Épisodes

  • États-Unis: dans la Californie agricole, les travailleurs sans papiers terrorisés par les descentes de police
    Jun 22 2025

    Les campagnes d'arrestation visant les migrants en Californie ont entraîné des manifestations monstres à Los Angeles et dans d'autres villes. Dans cet État démocrate, un grand nombre de travailleurs du secteur agricole sont sans papiers, et les descentes de la police de l'immigration qui ont touché la petite ville agricole d'Oxnard, au nord de Los Angeles, ont frappé les esprits. Nombreux sont les travailleurs qui restent terrés chez eux, par peur d'aller travailler.

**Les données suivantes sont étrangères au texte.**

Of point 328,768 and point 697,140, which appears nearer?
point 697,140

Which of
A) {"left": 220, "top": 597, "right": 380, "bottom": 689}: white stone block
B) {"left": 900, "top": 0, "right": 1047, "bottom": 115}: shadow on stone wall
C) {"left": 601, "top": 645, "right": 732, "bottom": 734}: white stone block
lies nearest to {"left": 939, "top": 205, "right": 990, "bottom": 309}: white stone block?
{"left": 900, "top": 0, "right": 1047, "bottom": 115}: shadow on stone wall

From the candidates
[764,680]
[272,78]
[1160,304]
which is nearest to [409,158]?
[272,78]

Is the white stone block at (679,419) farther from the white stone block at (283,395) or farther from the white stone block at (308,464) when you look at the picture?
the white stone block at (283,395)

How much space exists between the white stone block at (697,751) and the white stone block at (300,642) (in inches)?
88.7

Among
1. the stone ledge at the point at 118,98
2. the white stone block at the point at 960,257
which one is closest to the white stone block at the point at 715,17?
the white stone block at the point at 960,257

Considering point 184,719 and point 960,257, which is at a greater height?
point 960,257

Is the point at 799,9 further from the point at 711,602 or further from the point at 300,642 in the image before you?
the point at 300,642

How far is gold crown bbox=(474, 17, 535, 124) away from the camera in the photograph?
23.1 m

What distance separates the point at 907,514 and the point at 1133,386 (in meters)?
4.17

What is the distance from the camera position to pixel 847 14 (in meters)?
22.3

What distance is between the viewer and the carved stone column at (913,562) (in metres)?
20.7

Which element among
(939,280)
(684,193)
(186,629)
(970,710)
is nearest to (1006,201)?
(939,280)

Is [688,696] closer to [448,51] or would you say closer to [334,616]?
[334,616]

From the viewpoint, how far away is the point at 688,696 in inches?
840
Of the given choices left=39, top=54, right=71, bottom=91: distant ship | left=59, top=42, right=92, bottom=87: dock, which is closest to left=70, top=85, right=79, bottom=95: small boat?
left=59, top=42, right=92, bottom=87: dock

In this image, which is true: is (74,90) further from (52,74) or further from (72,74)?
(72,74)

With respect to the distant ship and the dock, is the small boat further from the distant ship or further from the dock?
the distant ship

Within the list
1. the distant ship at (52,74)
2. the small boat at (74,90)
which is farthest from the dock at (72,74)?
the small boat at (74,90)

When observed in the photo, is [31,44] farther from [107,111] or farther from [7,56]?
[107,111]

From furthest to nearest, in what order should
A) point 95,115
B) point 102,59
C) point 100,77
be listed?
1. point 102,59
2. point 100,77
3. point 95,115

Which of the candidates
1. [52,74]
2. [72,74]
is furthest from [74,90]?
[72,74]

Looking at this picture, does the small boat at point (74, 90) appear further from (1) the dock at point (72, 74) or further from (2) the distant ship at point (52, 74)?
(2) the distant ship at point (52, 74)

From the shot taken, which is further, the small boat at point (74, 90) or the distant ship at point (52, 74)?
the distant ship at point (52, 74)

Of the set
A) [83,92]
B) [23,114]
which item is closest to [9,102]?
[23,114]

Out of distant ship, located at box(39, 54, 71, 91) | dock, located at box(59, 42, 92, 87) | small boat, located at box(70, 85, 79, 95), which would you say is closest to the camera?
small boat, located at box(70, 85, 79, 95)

    De nos envoyés spéciaux de retour d'Oxnard,

    Sous un soleil de plomb, des paysans cueillent paisiblement des fraises. Il y a dix jours pourtant, non loin de là, une opération de police visait plusieurs migrants sans papiers comme eux. Pas de quoi s'inquiéter pour ce responsable d'une ferme, qui refuse de céder à ce qu'il nomme de la « paranaoïa ». « Si nous étions inquiets, nous aurions mis des gardiens à la porte. Il n'y a pas de quoi s'en faire. Il faut vivre normalement. Je déteste vivre dans la peur », témoigne-t-il.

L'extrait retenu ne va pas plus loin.